John Paul Lederach’s Preparing for Peace, presents a case for considering how we approach conflict resolution training across cultures. His approach in this book is to draw the reader into considering the objectives and mechanics used to achieving the goals we set forth for training and to also to be open minded in our consideration of conflict; peoples’ cultural resources; and conflict transformation. This is not a “how-to” book on training, but one that encourages leaving the imagination open to endless methodologies of training approaches.
Lederach’s main points are as follows. The first deals with the values and goals we hold as peacemakers. The goals are empowerment and social change, so he values a framework that speaks to this end. The peacemaker must understand and integrate those processes that are culturally appropriate for the training goals to be met. He argues that training processes are not universal and do not apply across the cultural board. What would work in North America would not work in Latin America or Somalia and must be considered not only when crossing ethnic and cultural lines, but also class lines as well.
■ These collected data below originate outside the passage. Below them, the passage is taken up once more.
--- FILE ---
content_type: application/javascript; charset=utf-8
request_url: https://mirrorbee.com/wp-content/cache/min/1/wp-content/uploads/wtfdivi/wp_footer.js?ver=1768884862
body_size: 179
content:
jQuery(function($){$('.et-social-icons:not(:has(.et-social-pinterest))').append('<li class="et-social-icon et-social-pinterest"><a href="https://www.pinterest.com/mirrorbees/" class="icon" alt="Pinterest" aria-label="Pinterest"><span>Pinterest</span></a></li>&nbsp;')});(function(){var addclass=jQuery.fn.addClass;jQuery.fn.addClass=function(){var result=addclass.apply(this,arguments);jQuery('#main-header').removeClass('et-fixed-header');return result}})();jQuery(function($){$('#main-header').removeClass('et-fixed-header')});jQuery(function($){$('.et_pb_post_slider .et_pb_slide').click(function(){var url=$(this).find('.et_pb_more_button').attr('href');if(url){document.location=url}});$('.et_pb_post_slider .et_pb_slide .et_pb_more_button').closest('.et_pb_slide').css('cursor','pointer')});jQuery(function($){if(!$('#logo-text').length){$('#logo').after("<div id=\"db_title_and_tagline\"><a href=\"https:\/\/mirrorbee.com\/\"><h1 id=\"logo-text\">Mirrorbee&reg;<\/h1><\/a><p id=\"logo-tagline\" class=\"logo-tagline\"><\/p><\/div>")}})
The second point underscores the relationship between the trainer and the participant. Lederach describes a prescriptive approach to training in which the expertise of the trainer is passed on to the trainee as the correct way, or the elicitive approach in which the trainer acts more like a facilitator who assists the participants to find and create methods of conflict resolution that are based in their own cultural knowledge. Lederach argues that the trainer can employ both techniques of training by choosing elements from each after determining what is appropriate for the group in training.
Third, Lederach believes that culture is based in social knowledge and cannot be “mastered and overcome through technical recipes” (p.120). Culture is a resource for designing models and approaches to conflict resolution. The way to handle conflict lies in the roots of social knowledge and the understandings derived from social knowledge that are implicit and allow people to become explicit in developing strategies and methods of conflict resolution. Lederach believes that when people deal in their own social knowledge about conflict resolution they become creative and through that, empowered with the knowledge that they can do it their way.
Lederach presents the two models of training in their pure forms and then explains that he draws from both for practical purposes. There is value in the expertise that the trainer can bring to the group, but not at the expense of the local cultural resources. Transferring training expertise as an explicit tool is only one among many vehicles that may be used in training groups for peace making.
Another point Lederach makes is that any models used in training should be scrutinized for the “cultural assumptions ” (p. 121) within. Participants should be told that the model is applied to a particular cultural setting and may or may not work in their context. Participants should be able to discuss and critique the model and reject it if it does not apply to their culture and setting, and explore their own cultural knowledge and heritage for the conflict resolution models appropriate in their setting.
Lederach, John Paul. (1995) Preparing for Peace. Syracuse, New York: Syracuse University Press.